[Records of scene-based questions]
.....

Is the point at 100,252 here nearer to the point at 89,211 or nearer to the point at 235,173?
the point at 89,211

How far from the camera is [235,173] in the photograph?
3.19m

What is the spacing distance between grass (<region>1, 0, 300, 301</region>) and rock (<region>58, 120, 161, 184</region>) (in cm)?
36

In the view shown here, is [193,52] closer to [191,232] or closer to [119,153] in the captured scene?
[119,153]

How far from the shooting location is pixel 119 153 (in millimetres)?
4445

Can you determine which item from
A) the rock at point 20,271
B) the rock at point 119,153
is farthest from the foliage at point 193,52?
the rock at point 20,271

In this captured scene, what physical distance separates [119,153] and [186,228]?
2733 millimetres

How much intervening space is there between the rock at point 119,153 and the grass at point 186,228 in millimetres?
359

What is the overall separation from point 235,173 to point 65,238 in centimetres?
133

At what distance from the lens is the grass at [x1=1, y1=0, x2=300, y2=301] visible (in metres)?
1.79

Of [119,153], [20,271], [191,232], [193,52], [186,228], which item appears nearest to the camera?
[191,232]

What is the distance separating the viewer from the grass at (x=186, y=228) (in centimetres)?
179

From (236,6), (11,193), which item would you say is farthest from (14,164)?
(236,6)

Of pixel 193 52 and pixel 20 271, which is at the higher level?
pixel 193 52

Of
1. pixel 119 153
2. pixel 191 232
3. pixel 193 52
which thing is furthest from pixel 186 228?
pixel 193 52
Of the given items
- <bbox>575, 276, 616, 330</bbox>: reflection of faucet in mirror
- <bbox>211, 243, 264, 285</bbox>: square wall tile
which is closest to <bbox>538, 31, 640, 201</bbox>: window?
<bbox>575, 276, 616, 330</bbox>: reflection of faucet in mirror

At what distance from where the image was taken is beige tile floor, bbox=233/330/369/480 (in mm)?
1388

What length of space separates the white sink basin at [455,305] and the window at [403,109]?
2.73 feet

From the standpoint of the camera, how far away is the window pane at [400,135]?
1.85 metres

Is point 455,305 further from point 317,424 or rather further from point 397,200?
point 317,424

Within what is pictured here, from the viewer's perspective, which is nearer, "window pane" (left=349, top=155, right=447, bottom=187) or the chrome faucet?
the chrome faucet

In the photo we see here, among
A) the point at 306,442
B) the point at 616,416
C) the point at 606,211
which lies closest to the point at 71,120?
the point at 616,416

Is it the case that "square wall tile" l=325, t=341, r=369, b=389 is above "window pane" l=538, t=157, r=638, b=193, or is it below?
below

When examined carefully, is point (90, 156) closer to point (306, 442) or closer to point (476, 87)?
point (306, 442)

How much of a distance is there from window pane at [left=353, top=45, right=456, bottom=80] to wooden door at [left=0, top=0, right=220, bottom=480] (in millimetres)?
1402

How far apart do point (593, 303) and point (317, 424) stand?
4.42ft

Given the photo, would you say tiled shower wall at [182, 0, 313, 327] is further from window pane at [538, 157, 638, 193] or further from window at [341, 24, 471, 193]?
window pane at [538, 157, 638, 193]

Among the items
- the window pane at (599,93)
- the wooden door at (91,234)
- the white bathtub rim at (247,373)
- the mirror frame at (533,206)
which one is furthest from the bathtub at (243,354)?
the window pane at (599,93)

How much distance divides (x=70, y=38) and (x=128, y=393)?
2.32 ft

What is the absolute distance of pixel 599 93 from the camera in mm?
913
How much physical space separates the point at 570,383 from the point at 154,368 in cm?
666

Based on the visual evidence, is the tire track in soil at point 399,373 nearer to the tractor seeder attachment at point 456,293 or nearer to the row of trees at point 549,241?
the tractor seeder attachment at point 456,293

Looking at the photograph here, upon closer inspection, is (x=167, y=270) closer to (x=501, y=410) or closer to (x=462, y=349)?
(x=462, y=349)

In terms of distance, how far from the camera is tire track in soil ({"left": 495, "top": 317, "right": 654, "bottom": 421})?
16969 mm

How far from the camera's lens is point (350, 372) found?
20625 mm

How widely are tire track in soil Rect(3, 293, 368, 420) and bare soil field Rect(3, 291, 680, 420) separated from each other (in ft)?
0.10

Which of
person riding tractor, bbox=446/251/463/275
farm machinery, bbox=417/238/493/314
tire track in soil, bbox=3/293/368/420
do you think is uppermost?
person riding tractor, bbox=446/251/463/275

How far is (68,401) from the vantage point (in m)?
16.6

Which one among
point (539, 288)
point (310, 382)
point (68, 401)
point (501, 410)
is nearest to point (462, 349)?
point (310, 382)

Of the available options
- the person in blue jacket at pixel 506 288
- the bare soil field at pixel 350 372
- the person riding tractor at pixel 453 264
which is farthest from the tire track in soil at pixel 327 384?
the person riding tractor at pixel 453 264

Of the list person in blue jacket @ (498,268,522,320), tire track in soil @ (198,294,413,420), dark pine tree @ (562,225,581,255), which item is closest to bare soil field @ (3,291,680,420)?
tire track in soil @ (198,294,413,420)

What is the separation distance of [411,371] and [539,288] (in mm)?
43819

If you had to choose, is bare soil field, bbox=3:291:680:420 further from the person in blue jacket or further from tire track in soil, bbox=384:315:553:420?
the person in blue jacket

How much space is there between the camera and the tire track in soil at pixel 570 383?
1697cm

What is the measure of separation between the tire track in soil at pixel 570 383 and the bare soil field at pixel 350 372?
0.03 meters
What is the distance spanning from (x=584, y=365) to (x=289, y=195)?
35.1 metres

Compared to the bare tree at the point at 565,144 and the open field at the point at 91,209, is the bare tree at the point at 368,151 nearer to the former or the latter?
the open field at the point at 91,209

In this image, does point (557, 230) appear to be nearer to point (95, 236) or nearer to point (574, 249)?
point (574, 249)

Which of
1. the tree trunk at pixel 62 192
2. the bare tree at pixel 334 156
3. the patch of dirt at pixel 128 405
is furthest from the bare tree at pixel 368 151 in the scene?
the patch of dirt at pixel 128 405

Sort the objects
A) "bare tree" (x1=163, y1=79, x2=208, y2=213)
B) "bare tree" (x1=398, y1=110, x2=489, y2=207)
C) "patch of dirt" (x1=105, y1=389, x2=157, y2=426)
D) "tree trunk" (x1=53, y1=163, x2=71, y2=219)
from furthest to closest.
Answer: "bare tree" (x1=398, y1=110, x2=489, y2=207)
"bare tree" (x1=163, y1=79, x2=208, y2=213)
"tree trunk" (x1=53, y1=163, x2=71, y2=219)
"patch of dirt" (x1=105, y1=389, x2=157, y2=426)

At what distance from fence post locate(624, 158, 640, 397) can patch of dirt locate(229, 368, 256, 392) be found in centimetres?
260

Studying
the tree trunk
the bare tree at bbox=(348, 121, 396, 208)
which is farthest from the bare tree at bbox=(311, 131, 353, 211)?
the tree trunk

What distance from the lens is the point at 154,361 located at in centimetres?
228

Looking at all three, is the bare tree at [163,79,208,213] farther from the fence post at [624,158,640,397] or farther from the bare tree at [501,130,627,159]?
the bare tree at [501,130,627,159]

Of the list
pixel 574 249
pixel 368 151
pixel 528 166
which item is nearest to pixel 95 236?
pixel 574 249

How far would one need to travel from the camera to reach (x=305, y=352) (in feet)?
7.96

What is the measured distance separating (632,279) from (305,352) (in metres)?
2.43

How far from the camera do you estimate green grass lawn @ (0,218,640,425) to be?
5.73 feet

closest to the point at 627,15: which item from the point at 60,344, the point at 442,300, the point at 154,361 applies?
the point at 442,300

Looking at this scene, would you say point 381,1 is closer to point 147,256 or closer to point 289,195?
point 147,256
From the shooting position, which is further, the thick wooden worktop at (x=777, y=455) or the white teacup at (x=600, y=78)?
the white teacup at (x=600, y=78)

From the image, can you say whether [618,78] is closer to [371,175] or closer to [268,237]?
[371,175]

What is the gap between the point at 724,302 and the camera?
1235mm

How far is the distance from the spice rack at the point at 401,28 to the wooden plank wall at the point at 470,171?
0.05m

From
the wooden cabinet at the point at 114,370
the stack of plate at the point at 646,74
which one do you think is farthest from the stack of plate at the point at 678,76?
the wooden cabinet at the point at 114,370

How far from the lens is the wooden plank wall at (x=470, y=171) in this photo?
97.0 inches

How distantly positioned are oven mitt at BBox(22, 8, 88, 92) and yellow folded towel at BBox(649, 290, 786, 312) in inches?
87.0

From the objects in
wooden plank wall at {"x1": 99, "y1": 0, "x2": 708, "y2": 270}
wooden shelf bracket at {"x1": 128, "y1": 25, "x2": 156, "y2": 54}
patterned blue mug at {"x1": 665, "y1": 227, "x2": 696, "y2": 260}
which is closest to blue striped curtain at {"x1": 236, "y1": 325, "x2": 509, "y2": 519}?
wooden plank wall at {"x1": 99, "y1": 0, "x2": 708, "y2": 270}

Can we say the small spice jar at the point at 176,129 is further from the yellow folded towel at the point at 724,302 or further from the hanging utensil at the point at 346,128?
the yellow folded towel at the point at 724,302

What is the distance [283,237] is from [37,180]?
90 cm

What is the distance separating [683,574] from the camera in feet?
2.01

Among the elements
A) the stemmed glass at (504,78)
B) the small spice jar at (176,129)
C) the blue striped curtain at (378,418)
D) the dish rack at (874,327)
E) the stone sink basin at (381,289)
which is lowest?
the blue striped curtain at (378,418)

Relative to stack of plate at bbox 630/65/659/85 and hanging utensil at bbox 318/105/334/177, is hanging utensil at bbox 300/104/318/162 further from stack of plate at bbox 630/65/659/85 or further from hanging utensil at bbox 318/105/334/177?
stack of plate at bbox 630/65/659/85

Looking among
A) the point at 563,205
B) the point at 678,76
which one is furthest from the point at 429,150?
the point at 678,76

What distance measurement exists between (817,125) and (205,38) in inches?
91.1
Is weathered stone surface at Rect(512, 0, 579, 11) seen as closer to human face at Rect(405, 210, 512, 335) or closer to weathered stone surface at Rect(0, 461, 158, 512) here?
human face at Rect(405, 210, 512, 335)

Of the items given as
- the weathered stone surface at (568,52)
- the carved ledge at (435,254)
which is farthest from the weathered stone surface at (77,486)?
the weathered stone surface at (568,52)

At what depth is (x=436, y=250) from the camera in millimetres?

.....

Required task
Repeat the lines from the one containing "Relative to stack" through the end of the listing, exactly and without any other lines; both ends are included.

Written response
Relative to stack of plate at bbox 630/65/659/85 and hanging utensil at bbox 318/105/334/177, is hanging utensil at bbox 300/104/318/162 further from stack of plate at bbox 630/65/659/85 or further from hanging utensil at bbox 318/105/334/177?
stack of plate at bbox 630/65/659/85

Looking among
A) the point at 563,205
B) the point at 678,76
which one is furthest from the point at 429,150?
the point at 678,76

What distance measurement exists between (817,125) and (205,38) in inches?
91.1
Is weathered stone surface at Rect(512, 0, 579, 11) seen as closer to human face at Rect(405, 210, 512, 335) or closer to weathered stone surface at Rect(0, 461, 158, 512) here?
human face at Rect(405, 210, 512, 335)

Of the items given as
- the weathered stone surface at (568,52)
- the carved ledge at (435,254)
which is farthest from the weathered stone surface at (77,486)?
the weathered stone surface at (568,52)

At what depth is (x=436, y=250) from the camera in millimetres?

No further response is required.